KITA: Wie gelingt ein maßvoller Umgang mit „Süßem“?

Es lassen sich sowohl Argumente für eine zuckerfreie Kita als auch für einen maßvollen Umgang mit Zucker finden. Kinder sollten frühzeitig eine bewusste Handhabung mit Süßem lernen. Das Essen in der Kita bietet zahlreiche Ansätze.

Finden Sie Regeln für einen verantwortungsvollen Umgang.

Hier einige Vorschläge:

  • In der mitgebrachten Brotbox sind süße Lebensmittel (Süßigkeiten) und Kinderlebensmittel tabu.
  • Kinderlebensmittel werden in der Kita nicht angeboten.
  • Süßigkeiten sind keine Zwischenmahlzeiten.
  • Zu besonderen Anlässen sind Süßigkeiten erlaubt. Achtung: Festlegen, wann es ein besonderer Anlass ist.
  • In 20 Verpflegungstagen kann zweimal eine süße Hauptmahlzeit angeboten werden.
  • Wenn Sie ein Frühstück anbieten, verzichten Sie auf ein regelmäßiges Angebot von Nuss-Nougat-Creme, Konfitüre, süßen Brötchen oder Frühstückscerealien.

SCHULE: Wie gelingt ein maßvoller Umgang mit „Süßem“?

Der Verkauf von süßen Knabbereien ist immer wieder ein strittiges Thema. Schokoriegel, Chips und Softdrinks sind sehr beliebt und werden demzufolge gerade von Hausmeister/-innen und professionellen Anbietern unter rein wirtschaftlichen Aspekten gern verkauft.

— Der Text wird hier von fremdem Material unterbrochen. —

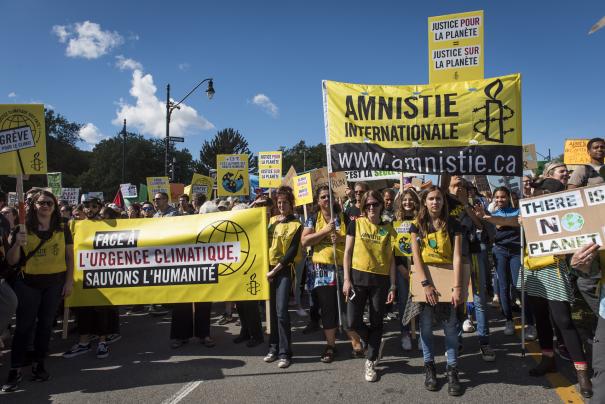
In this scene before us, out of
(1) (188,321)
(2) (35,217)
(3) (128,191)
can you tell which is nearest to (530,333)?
(1) (188,321)

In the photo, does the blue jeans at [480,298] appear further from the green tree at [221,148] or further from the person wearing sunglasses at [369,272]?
the green tree at [221,148]

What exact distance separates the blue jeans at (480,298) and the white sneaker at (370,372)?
139 centimetres

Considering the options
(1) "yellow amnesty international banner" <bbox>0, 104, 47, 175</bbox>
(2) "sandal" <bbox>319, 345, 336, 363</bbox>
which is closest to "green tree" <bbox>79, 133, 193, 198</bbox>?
(1) "yellow amnesty international banner" <bbox>0, 104, 47, 175</bbox>

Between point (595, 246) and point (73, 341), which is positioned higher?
point (595, 246)

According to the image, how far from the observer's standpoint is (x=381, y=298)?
170 inches

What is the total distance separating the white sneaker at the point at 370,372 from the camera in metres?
4.10

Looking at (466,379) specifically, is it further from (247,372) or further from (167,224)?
(167,224)

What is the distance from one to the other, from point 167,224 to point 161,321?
229 cm

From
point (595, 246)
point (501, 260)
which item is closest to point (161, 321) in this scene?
point (501, 260)

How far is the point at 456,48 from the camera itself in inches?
247

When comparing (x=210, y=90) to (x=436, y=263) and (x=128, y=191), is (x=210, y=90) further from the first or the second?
(x=436, y=263)

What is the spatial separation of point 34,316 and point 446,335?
4376 millimetres

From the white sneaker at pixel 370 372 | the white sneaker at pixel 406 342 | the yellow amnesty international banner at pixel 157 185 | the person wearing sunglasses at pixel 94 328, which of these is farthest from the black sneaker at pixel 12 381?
the yellow amnesty international banner at pixel 157 185

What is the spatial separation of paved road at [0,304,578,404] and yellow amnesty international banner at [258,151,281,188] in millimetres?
7548
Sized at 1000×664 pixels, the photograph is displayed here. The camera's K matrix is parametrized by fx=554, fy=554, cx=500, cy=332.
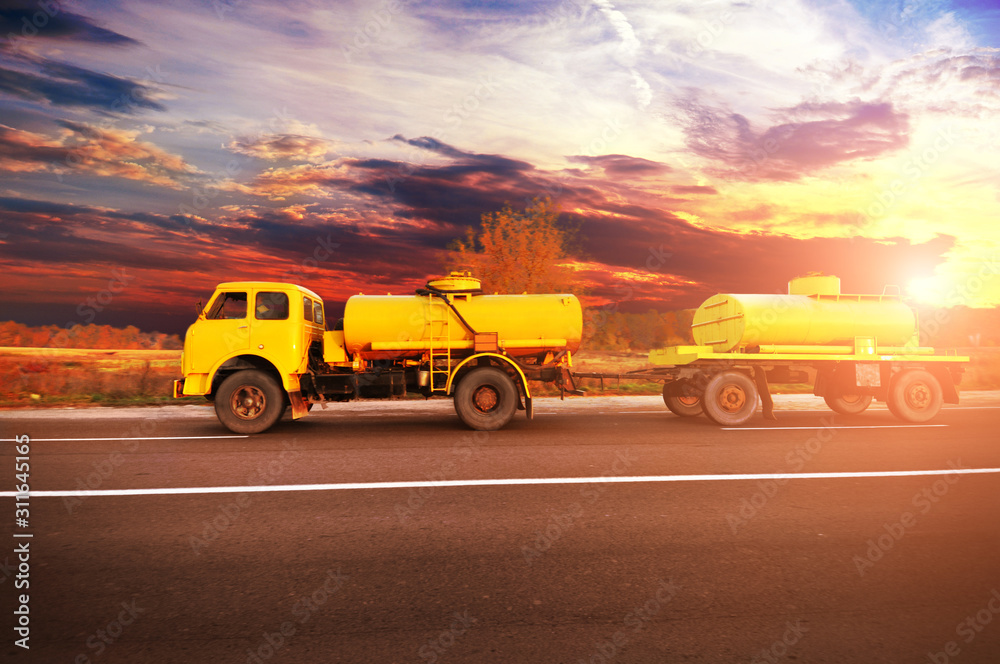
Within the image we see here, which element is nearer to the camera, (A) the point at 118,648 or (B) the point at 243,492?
(A) the point at 118,648

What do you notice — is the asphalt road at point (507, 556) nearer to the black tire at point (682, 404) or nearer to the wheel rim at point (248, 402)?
the wheel rim at point (248, 402)

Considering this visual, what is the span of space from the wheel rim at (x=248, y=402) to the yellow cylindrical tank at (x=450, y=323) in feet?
5.72

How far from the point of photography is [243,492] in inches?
221

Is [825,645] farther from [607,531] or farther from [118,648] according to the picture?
[118,648]

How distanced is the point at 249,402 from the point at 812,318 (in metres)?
10.8

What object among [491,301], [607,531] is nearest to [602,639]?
[607,531]

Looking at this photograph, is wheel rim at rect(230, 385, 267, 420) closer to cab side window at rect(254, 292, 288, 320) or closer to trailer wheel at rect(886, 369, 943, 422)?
cab side window at rect(254, 292, 288, 320)

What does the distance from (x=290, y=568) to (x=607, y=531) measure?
7.91 feet

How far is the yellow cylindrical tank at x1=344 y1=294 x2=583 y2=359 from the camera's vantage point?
402 inches

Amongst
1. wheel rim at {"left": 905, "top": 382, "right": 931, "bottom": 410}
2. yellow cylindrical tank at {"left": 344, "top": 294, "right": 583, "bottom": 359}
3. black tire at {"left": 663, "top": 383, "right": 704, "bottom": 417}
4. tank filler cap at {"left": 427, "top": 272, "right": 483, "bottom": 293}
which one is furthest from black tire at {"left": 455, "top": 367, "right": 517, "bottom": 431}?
wheel rim at {"left": 905, "top": 382, "right": 931, "bottom": 410}

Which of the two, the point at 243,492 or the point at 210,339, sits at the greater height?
the point at 210,339

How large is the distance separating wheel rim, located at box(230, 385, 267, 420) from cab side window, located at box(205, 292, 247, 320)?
1.32 m

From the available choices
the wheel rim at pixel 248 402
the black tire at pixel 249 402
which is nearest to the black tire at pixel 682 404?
the black tire at pixel 249 402

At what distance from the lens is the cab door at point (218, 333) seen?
31.6 ft
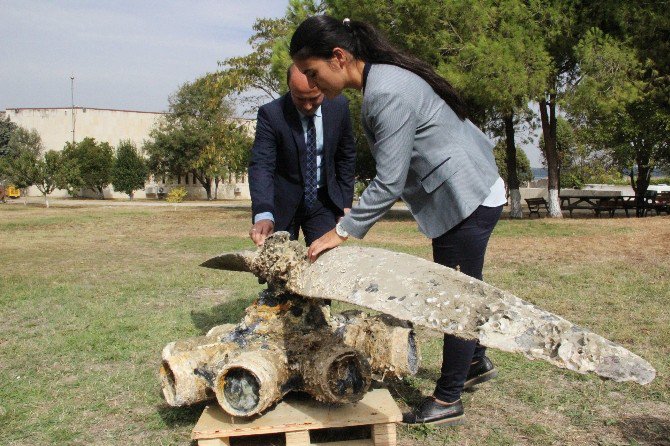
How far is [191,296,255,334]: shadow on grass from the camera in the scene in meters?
5.40

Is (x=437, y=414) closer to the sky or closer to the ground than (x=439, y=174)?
closer to the ground

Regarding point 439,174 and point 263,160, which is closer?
point 439,174

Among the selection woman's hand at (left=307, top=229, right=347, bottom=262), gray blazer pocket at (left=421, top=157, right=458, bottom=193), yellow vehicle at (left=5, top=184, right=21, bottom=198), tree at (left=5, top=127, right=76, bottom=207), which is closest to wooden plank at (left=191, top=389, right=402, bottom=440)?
woman's hand at (left=307, top=229, right=347, bottom=262)

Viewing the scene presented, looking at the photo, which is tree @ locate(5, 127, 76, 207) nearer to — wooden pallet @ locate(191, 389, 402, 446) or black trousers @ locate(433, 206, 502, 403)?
wooden pallet @ locate(191, 389, 402, 446)

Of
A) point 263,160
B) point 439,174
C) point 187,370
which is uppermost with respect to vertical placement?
point 263,160

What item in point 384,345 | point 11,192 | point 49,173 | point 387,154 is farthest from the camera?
point 11,192

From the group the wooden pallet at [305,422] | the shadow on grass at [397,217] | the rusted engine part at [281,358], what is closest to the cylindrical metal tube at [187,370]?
the rusted engine part at [281,358]

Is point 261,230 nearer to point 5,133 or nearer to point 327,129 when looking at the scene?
point 327,129

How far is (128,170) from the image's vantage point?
48688 millimetres

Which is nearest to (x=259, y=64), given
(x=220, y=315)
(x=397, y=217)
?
(x=397, y=217)

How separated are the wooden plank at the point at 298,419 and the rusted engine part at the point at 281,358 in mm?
82

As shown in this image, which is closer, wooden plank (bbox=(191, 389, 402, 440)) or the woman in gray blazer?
the woman in gray blazer

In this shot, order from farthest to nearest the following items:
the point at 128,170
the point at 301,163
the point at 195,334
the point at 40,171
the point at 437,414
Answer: the point at 128,170, the point at 40,171, the point at 195,334, the point at 301,163, the point at 437,414

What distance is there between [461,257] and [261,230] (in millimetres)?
1155
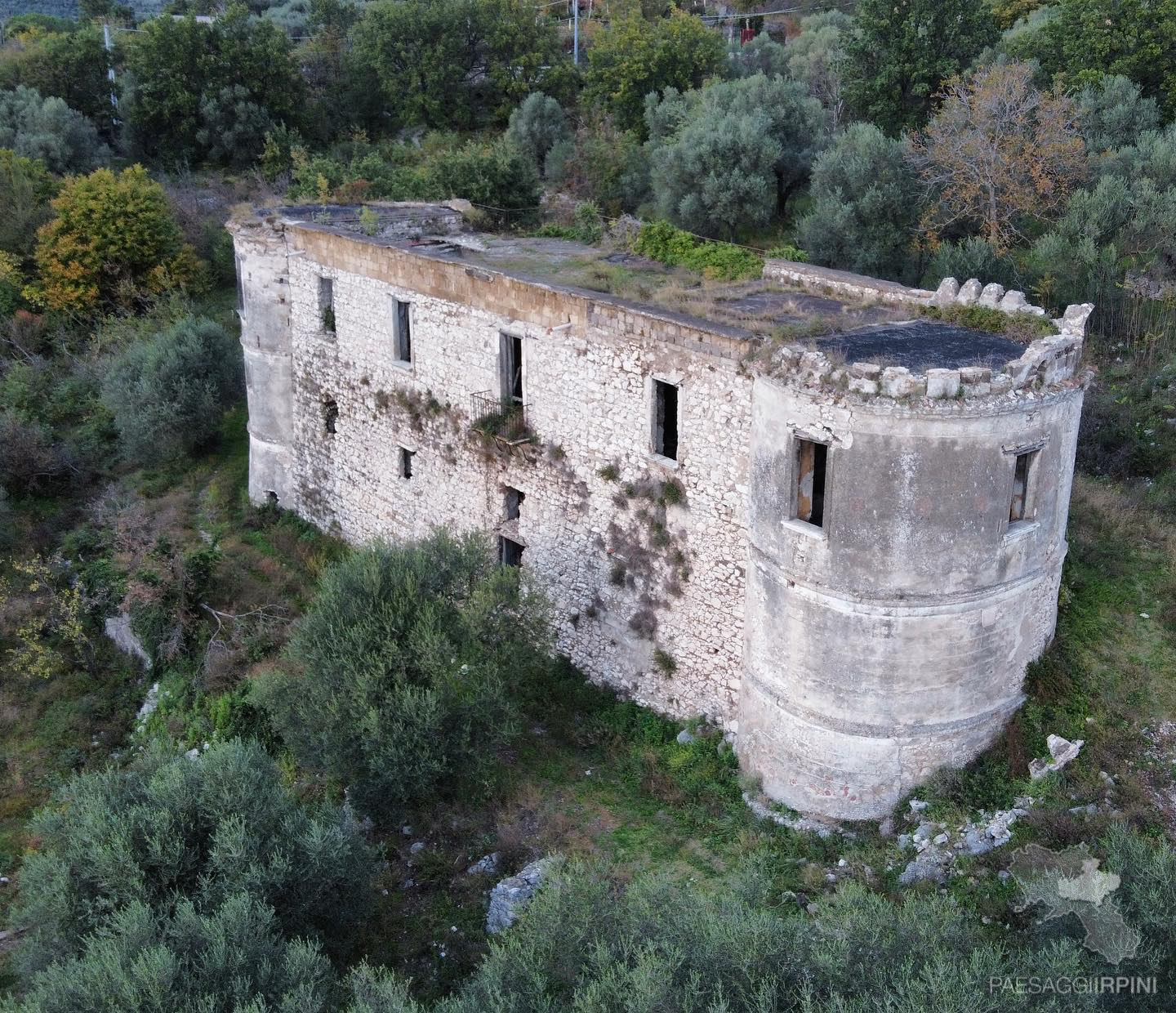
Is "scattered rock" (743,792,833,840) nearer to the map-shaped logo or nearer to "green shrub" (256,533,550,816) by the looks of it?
the map-shaped logo

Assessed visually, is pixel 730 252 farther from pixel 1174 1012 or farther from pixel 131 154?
pixel 131 154

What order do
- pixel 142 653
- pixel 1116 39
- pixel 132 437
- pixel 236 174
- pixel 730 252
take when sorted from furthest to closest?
pixel 236 174 < pixel 1116 39 < pixel 132 437 < pixel 142 653 < pixel 730 252

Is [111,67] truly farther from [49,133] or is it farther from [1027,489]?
[1027,489]

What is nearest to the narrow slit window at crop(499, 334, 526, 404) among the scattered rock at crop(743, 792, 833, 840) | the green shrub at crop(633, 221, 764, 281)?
the green shrub at crop(633, 221, 764, 281)

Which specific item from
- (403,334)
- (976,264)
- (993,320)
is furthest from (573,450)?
(976,264)

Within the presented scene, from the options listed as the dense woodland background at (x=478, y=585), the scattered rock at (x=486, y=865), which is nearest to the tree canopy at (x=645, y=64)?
the dense woodland background at (x=478, y=585)

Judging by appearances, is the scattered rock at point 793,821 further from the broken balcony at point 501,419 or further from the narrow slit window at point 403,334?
the narrow slit window at point 403,334

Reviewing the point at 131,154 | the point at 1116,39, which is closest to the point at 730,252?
the point at 1116,39
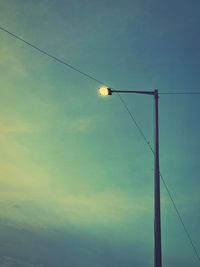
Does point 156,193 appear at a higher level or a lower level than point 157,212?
higher

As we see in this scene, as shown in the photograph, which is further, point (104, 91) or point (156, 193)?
point (104, 91)

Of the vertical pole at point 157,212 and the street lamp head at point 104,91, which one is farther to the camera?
the street lamp head at point 104,91

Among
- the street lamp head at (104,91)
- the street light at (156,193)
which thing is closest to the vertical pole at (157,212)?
the street light at (156,193)

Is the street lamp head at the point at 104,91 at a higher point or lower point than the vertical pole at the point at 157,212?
higher

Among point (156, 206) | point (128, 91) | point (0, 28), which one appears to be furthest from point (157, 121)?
point (0, 28)

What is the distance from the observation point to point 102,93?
459 inches

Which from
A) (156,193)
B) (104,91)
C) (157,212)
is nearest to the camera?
(157,212)

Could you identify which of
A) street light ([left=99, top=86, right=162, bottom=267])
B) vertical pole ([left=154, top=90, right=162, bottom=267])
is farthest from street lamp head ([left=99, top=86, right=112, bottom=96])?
vertical pole ([left=154, top=90, right=162, bottom=267])

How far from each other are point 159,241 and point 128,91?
567 centimetres

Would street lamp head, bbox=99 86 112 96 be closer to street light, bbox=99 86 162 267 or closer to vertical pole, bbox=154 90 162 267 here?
street light, bbox=99 86 162 267

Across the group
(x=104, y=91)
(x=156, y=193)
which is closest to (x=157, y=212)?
(x=156, y=193)

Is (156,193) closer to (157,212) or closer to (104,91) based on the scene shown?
(157,212)

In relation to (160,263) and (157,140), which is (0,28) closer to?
(157,140)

Das aber läuft dem pädagogischen und gesundheitsfördernden Auftrag einer Schule entgegen. Die Empfehlungen der Deutschen Gesellschaft für Ernährung sind eindeutig: Süßigkeiten werden am Kiosk nicht angeboten. Dies sollte langfristiges Ziel aller Maßnahmen sein. Damit kann zwar nicht verhindert werden, dass Schüler/-innen von zu Hause mitgebrachte Süßigkeiten in der Schule verzehren. Entscheidend ist aber die Signalwirkung, die von einem gesundheitsförderlichen Speisenangebot ausgeht.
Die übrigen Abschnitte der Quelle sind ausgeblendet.